The proper way to wash hands is to start by wetting them. Then thoroughly lather with soap covering every part of the hands, rinse with clean water, and then dry with a clean towel.
It is a simple task, but one of the most effective ways to prevent pneumonia and diarrhea-related diseases such as typhoid and cholera that kill more than 3.5 million children under the age of 5 every year around the world, according to Unicef.
To help spread the word about stopping the spread of disease, Unicef created the annual Global Hand Washing Day in 2008.
The French Red Cross and the National Pediatric Hospital in Phnom Penh teamed up to celebrate the day on Thursday by presenting an afternoon filled with skits, music and games for the hospital’s wards.
Hand washing “is not really integrated into daily life, especially the use of soap,” Kleio Iakovidou, Red Cross project coordinator, said at the event.

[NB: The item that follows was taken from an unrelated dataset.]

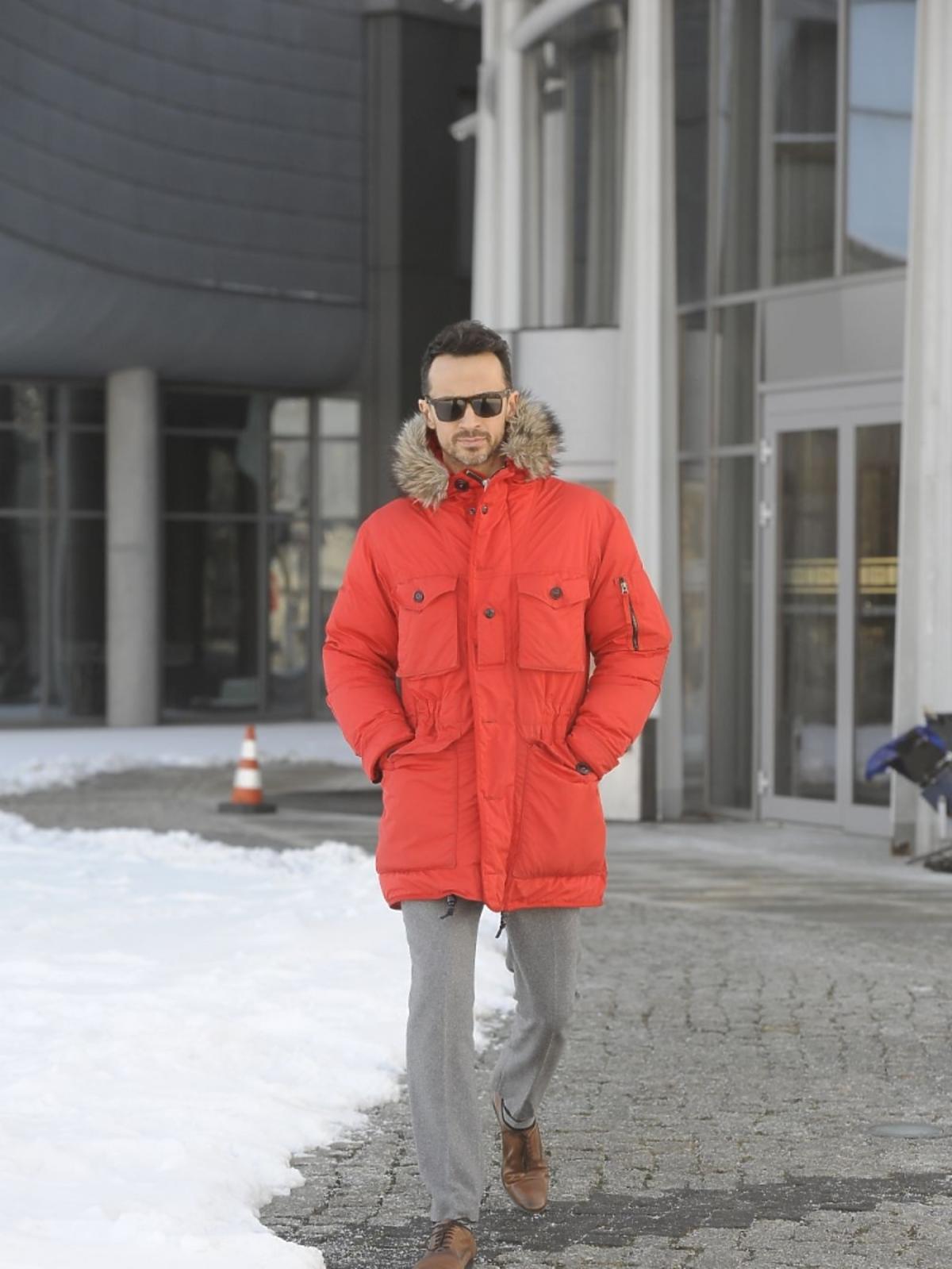 Rafał Cieszyński w pomatańczowej kurtce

“But it’s not only in developing countries that needs to promote hand washing, it’s around the world,” she said.
Global Hand Washing Day is aimed at children because it is important to instill good hygiene habits at a young age so they can carry the habits with them throughout their lives, Ms Iakovidou added.
Children who attended the event were treated to a comedy skit and puppet show that used humor to teach them correct toilet hygiene and the consequences of handling food without proper hand washing. There were games too, and hands-on activities such as creating art with messy clay then washing hands using the right technique. Guests at the event went home with a bar of soap.
French Red Cross Chief of Mission Christophe Christin attended the event after spending a week spreading the same message in Kompong Cham province to 2,000 school children and another 1,000 villagers.
He said the awareness campaign was about prevention, which is much more effective then medical care after illness.
“It’s a simple thing. That is why we are focused on it,” he said of washing hands. “It’s very simple but very effective.”